* Problem statement: Retype the data exactly, skipping any picture in it.

== Segment start ==

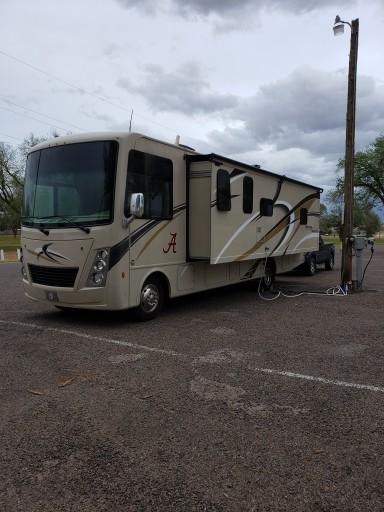 Forrest Park - Lamesa Campground - Lamesa, Texas US ...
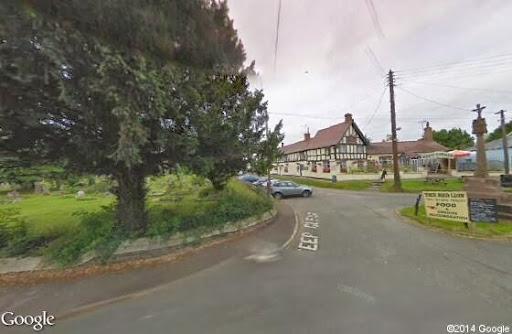 Westbury on Severn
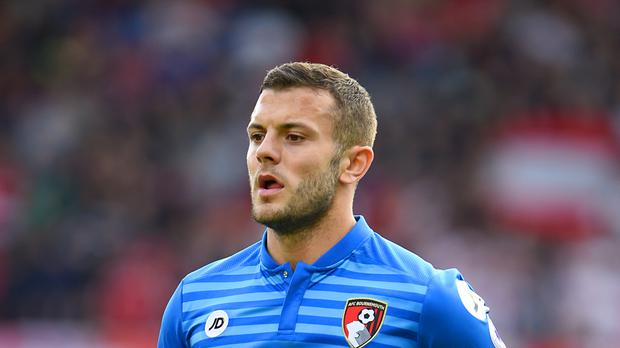 On loan midfielder Jack Wilshere will not be able to place for Bournemouth against parent club Arsenal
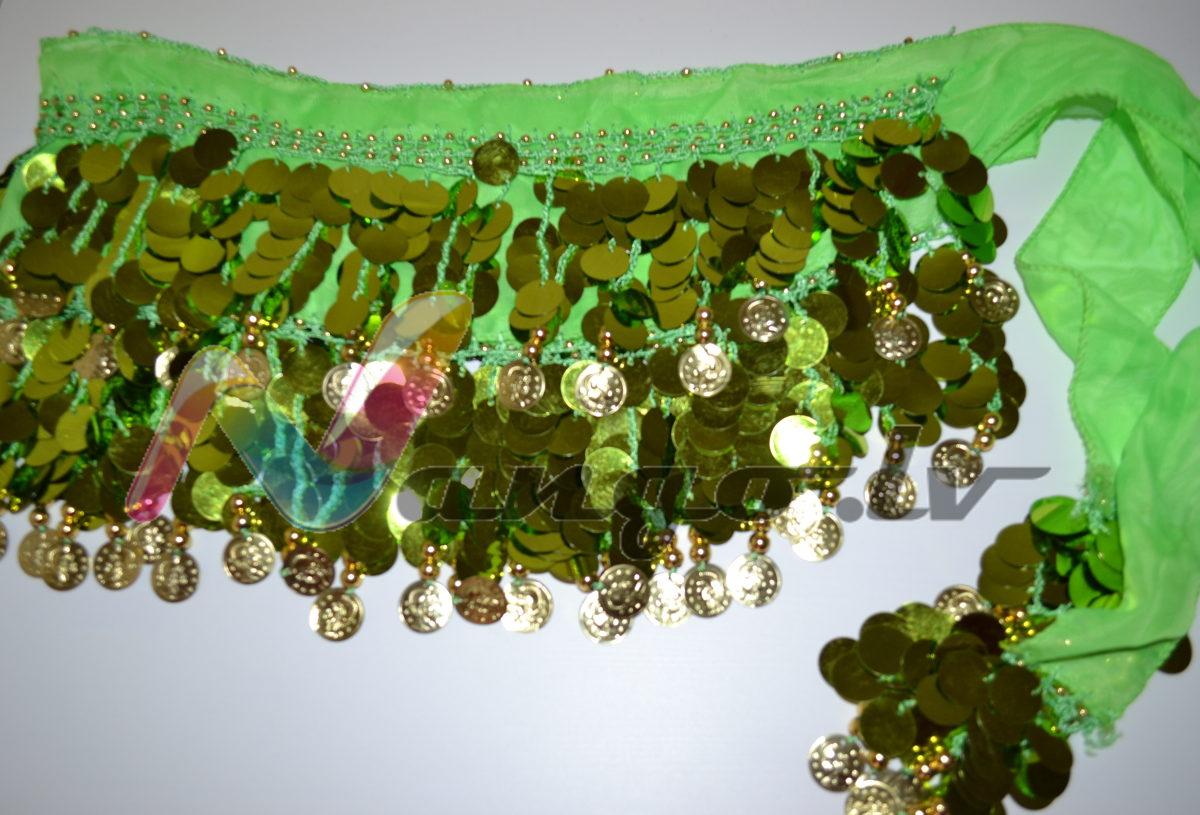 Hip belt for oriental dances, green, 155 x 23 cm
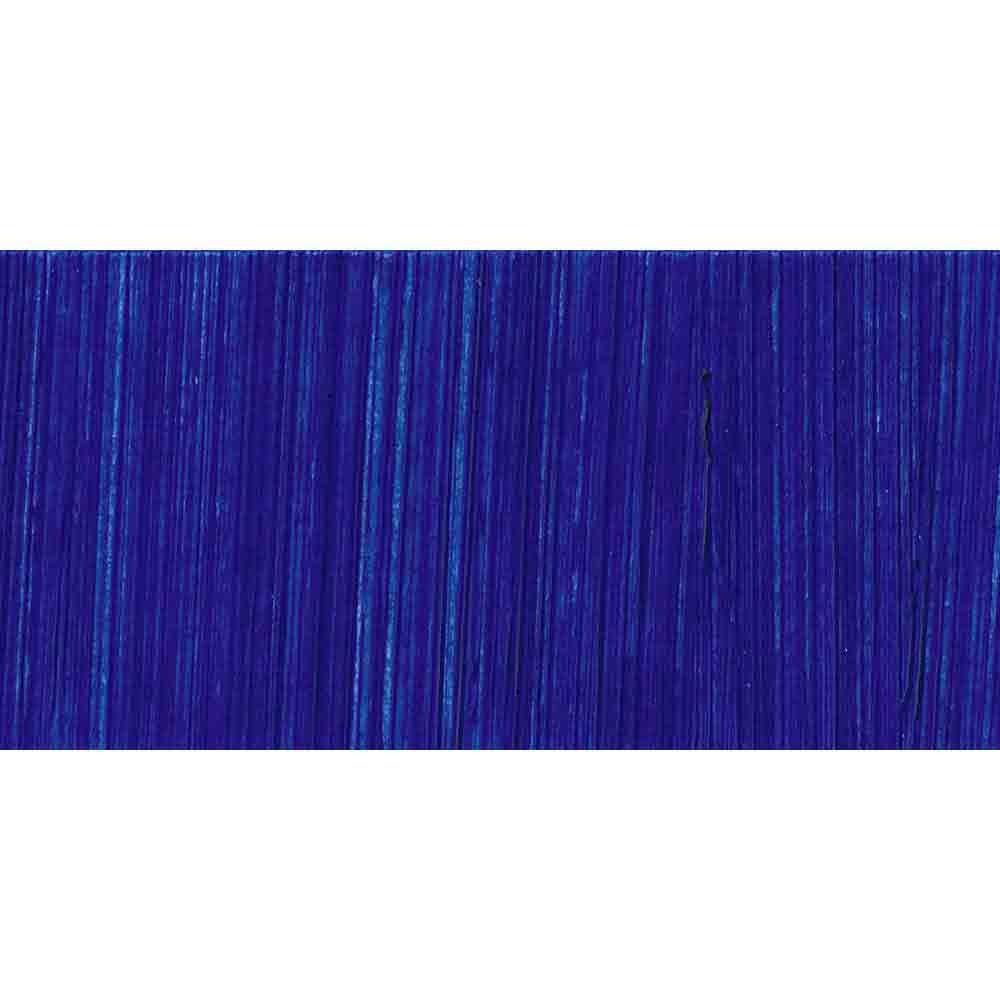 Jackson's : Professional Oil Paint : 40ml : Ultramarine Blue Red Shade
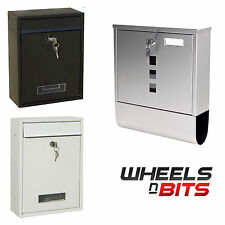 New Lockable White Black Stainless Steel Letterbox Mailbox Post Box Outdoor Wall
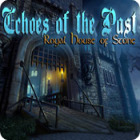 Žaidimas Echoes of the Past: Royal House of Stone
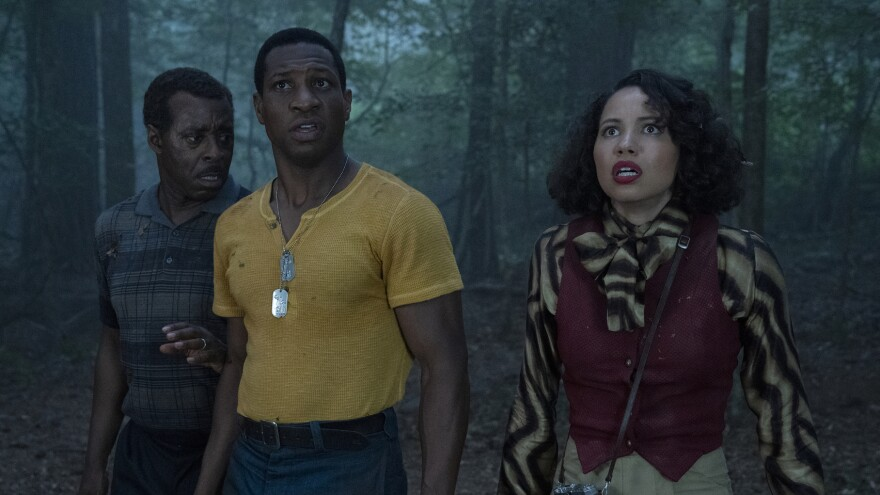 Uncle George (Courtney B. Vance), Atticus (Jonathan Majors) and Letitia (Jurnee Smollett) in <em>Lovecraft Country </em>on HBO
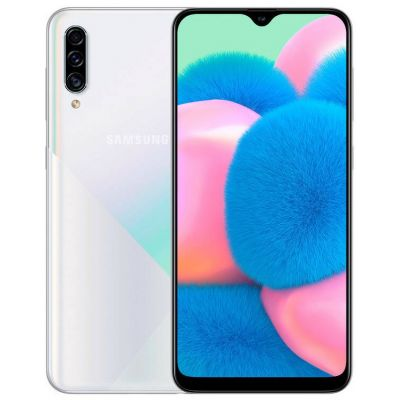 Samsung Galaxy A30S 4/64 Gb White (Белый)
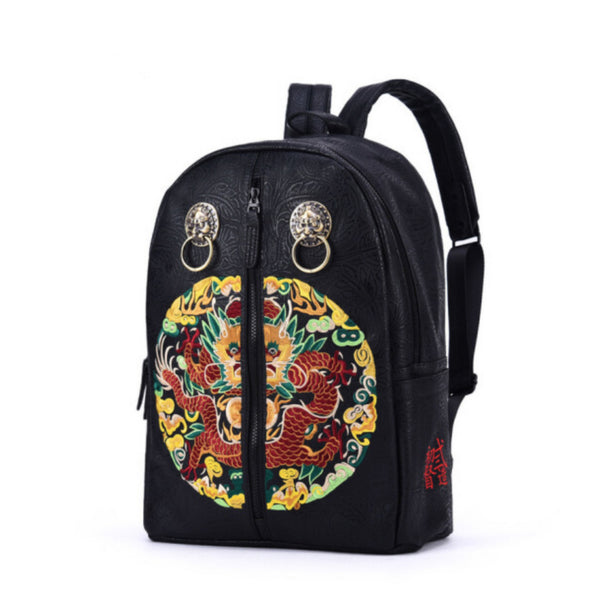 Zen Dragon Backpack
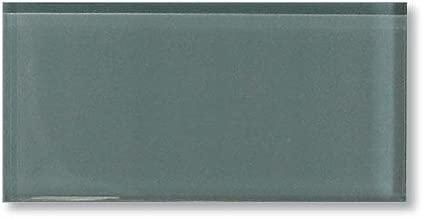 Best smoke gray glass subway tile backsplash Reviews
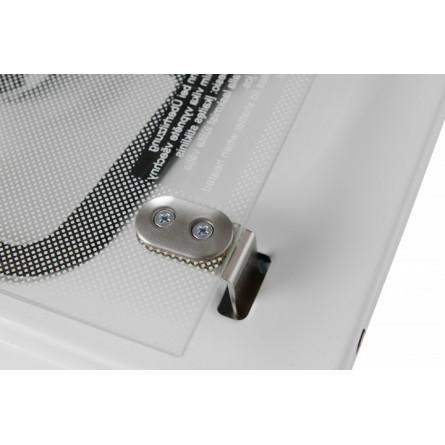 Зображення Плита  Hansa FCMW 58028 - зображення 10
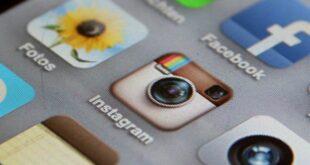Grafiker Sagmeister Designbranche veraendert sich durch Instagram 310x165 - Grafiker Sagmeister: Designbranche verändert sich durch Instagram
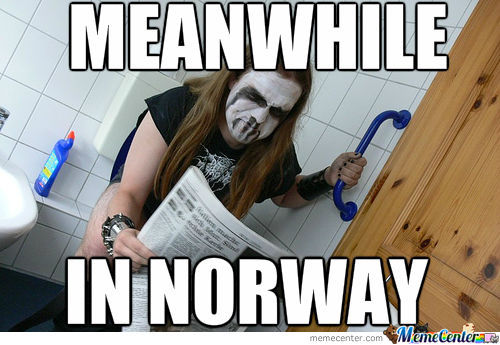 meanwhile-in-norway_o_1009243.jpg
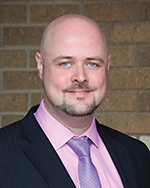 Mark McDowall agent photo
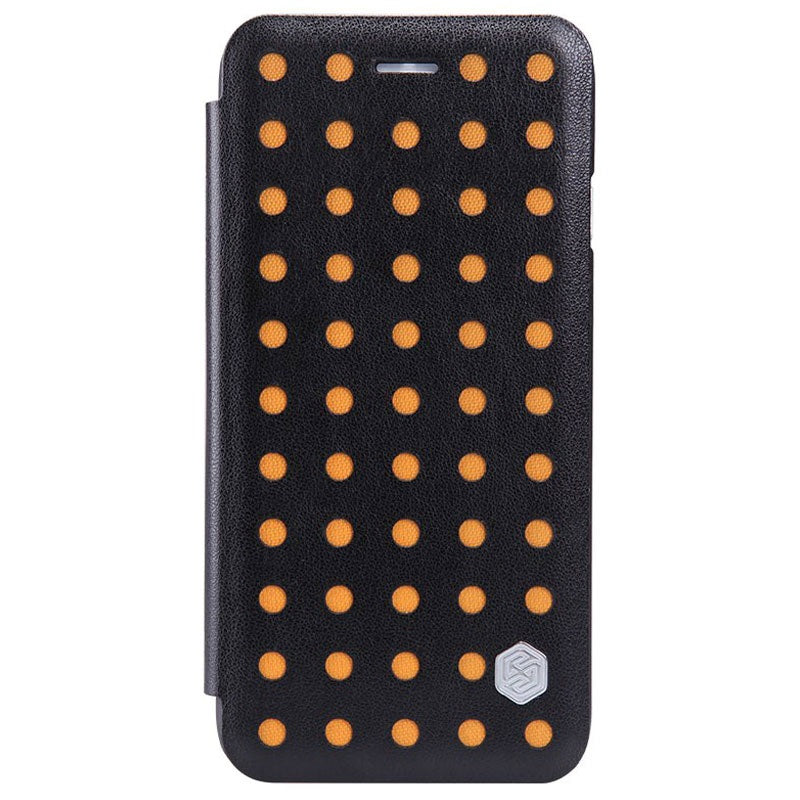 Nillkin iPhone 6 Plus /6s Plus POP Fashion Leather Cover - Orange - Gearlyst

== Segment end ==

* Output of the exercise:
 Forrest Park - Lamesa Campground - Lamesa, Texas US ...
 Westbury on Severn
 On loan midfielder Jack Wilshere will not be able to place for Bournemouth against parent club Arsenal
 Hip belt for oriental dances, green, 155 x 23 cm
 Jackson's : Professional Oil Paint : 40ml : Ultramarine Blue Red Shade
 New Lockable White Black Stainless Steel Letterbox Mailbox Post Box Outdoor Wall
 Žaidimas Echoes of the Past: Royal House of Stone
 Uncle George (Courtney B. Vance), Atticus (Jonathan Majors) and Letitia (Jurnee Smollett) in <em>Lovecraft Country </em>on HBO
 Samsung Galaxy A30S 4/64 Gb White (Белый)
 Zen Dragon Backpack
 Best smoke gray glass subway tile backsplash Reviews
 Зображення Плита  Hansa FCMW 58028 - зображення 10
Grafiker Sagmeister Designbranche veraendert sich durch Instagram 310x165 - Grafiker Sagmeister: Designbranche verändert sich durch Instagram
 meanwhile-in-norway_o_1009243.jpg
 Mark McDowall agent photo
 Nillkin iPhone 6 Plus /6s Plus POP Fashion Leather Cover - Orange - Gearlyst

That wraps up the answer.